Along the way, Kelly quoted the following from an article I had written a while back: “If we were a racist society, Oprah Winfrey wouldn’t be a billionaire; she’d be fetching someone’s mint julep. And Colin Powell and Condoleezza Rice wouldn’t grow up to be secretaries of state; they’d be sweeping out the stables. And Will Smith and Denzel Washington wouldn’t be movie stars; they’d be in the fields picking cotton.”
Even taken out of context, it seems pretty clear that I was simply drawing a comparison between America in 2009 and Mississippi in 1859, a comparison that even those, like Attorney General Holder, who insist this is still a racist nation could easily grasp.
The worst thing about being labeled a racist is that denying it gets you nowhere. Still, a long time ago, I wrote, and still believe, that anyone who hates another person because of his race, his religion or his sexual proclivity is just plain lazy, because, with just the slightest effort, you can usually find a far better reason to despise him.
In the introduction to his piece, Mr. Kelly wrote: “Burt Prelutsky was a TV writer a long time ago. Then he aged out of it and became a crank. This wasn’t one of those major losses like Steinbeck.”
I honestly can’t tell you what the crack about John Steinbeck means. I’m afraid you’ll have to figure that one out for yourselves. But, for the record, I have always been cranky, and I hate like heck to see it attributed to age.
All kidding aside, when this schnook dismisses ageism in Hollywood, an insidious practice that has led to suicide, bankruptcy and broken homes, in such a cavalier fashion, I take it personally; he should be ashamed of himself.
I must confess that I had never heard of Kelly and had to research him on the Internet. His TV writing career began in 1990, so I am assuming he’s in his mid to late 40s. In which case, ageism being as rampant as it is in this town, Mr. Kelly, all I can say is, tick, tock, tick, tock.
My research also disclosed that he has written for the following TV series: “Sports Monster,” “TV Nation” featuring Michael Moore, “She TV,” “House of Buggin,” “The Whizzard of Ow,” “Twins,” “Grounded for Life” and “Cavemen”. Have you ever seen any of these shows?

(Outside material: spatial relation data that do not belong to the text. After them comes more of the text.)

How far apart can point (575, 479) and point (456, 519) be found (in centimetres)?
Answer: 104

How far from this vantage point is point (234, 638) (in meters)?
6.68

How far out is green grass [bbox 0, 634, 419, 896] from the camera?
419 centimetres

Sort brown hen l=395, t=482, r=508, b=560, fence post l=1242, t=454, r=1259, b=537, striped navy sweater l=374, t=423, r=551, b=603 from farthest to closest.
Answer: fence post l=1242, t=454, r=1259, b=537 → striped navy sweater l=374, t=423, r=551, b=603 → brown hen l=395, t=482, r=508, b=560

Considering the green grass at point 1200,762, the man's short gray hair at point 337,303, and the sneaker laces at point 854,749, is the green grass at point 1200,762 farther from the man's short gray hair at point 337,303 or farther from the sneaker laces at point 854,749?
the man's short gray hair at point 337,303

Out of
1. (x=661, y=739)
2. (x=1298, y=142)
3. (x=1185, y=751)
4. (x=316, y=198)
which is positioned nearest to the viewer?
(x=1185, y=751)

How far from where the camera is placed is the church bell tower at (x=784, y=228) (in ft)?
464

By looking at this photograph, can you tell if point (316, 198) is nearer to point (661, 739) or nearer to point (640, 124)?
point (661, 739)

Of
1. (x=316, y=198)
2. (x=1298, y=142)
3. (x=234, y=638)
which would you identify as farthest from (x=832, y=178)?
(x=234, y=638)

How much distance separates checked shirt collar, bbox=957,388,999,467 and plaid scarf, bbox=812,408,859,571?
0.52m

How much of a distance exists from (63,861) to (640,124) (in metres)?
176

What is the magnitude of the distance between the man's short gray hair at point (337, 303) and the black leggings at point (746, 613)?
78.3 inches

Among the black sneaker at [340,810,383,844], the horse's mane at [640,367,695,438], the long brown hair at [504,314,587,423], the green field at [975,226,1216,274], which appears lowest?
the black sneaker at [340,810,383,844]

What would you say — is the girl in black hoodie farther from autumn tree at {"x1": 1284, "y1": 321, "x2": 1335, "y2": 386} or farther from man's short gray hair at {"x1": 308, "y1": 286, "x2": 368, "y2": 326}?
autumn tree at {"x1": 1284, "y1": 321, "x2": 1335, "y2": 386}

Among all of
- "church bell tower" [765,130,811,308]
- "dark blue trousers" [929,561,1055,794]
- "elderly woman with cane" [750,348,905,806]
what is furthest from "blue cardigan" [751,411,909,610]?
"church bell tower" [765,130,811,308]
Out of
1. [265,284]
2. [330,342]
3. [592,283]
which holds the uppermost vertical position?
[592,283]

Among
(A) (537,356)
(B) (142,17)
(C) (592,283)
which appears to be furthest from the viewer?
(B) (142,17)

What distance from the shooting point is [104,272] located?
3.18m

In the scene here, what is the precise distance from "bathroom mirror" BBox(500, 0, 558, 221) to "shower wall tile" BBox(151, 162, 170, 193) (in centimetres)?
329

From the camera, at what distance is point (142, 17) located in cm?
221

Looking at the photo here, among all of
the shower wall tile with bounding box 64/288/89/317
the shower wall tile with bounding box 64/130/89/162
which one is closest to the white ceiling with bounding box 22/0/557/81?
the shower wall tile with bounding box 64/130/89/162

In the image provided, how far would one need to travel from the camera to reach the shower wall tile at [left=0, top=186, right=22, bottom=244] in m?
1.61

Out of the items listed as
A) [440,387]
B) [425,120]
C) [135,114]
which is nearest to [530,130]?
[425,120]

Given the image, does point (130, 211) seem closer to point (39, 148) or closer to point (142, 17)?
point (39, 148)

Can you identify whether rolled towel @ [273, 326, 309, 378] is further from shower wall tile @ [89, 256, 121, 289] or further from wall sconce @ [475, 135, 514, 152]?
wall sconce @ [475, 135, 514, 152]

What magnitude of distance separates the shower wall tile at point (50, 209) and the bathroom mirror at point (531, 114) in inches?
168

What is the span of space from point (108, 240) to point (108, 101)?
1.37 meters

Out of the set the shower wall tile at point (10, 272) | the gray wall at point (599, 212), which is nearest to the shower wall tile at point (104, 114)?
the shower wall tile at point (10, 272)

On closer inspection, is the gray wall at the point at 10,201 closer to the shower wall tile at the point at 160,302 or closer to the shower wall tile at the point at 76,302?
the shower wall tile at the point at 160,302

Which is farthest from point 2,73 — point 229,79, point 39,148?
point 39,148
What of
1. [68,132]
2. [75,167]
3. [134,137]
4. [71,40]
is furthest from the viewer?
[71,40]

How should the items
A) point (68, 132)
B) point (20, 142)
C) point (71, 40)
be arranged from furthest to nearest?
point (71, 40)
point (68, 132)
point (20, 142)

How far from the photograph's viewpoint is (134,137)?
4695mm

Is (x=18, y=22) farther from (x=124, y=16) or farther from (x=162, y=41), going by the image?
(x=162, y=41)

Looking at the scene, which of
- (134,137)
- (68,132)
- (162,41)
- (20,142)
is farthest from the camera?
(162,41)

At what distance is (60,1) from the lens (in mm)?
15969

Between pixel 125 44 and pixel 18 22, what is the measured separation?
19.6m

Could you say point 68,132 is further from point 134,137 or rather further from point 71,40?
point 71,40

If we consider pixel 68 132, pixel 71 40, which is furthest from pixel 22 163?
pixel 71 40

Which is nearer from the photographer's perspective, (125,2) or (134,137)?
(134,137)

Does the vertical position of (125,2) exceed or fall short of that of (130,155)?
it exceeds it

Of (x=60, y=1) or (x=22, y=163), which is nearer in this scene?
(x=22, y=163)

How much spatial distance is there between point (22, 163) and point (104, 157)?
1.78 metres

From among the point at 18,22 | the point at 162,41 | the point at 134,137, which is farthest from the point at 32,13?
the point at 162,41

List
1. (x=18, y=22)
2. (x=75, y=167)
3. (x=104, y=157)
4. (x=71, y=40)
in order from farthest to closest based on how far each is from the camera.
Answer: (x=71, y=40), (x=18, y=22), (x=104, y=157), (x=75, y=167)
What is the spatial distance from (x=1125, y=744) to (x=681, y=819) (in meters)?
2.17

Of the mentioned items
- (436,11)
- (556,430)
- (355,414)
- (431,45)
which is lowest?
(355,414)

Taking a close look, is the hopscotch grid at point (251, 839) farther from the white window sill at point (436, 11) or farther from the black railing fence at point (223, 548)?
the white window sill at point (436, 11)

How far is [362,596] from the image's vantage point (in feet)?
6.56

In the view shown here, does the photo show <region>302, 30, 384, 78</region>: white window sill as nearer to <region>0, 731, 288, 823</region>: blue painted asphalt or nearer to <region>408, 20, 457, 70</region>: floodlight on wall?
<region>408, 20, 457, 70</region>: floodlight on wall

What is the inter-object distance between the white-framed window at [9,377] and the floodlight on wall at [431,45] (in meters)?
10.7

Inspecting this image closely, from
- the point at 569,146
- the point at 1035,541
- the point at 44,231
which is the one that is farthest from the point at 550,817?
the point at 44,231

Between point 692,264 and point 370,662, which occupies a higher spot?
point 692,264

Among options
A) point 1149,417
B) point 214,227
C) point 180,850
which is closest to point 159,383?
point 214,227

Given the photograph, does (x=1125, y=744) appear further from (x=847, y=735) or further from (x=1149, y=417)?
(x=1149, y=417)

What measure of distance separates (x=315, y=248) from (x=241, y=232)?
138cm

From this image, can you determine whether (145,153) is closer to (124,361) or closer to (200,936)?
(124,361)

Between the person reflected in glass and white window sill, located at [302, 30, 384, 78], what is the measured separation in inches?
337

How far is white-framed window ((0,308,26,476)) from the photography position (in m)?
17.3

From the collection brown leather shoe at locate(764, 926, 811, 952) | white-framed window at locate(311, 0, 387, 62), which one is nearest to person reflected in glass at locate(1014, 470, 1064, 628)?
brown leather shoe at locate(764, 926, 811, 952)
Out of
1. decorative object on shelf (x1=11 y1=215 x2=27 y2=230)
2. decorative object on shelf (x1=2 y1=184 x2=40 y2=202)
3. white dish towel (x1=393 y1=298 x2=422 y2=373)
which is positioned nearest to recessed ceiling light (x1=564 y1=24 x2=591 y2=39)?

Have you ever even heard of them?
Along the way, he put in a year with David Letterman. Of late, he has tied his career to Bill Maher, and his nose to Bill Maher’s heinie, following him from “Politically Incorrect” to “Real Time.”
Now, far be it from me to criticize a fellow writer, but being one of eight or 10 guys sitting in a room with Bill Maher coming up with lame jokes about Rush Limbaugh isn’t the sort of thing that John Steinbeck or I ever considered real writing.
I mean, it’s bad enough having a bunch of boorish illiterates calling me a lot of dirty names. But when your credits include “MASH,” “Mary Tyler Moore,” “McMillan & Wife,” “Bob Newhart,” “Rhoda,” “Diagnosis Murder,” “Family Ties” and a bunch of award-winning TV movies, you really have to wonder what the world is coming to when you wind up being insulted by some schmuck who wrote for “House of Buggin” and “The Whizzard of Om.”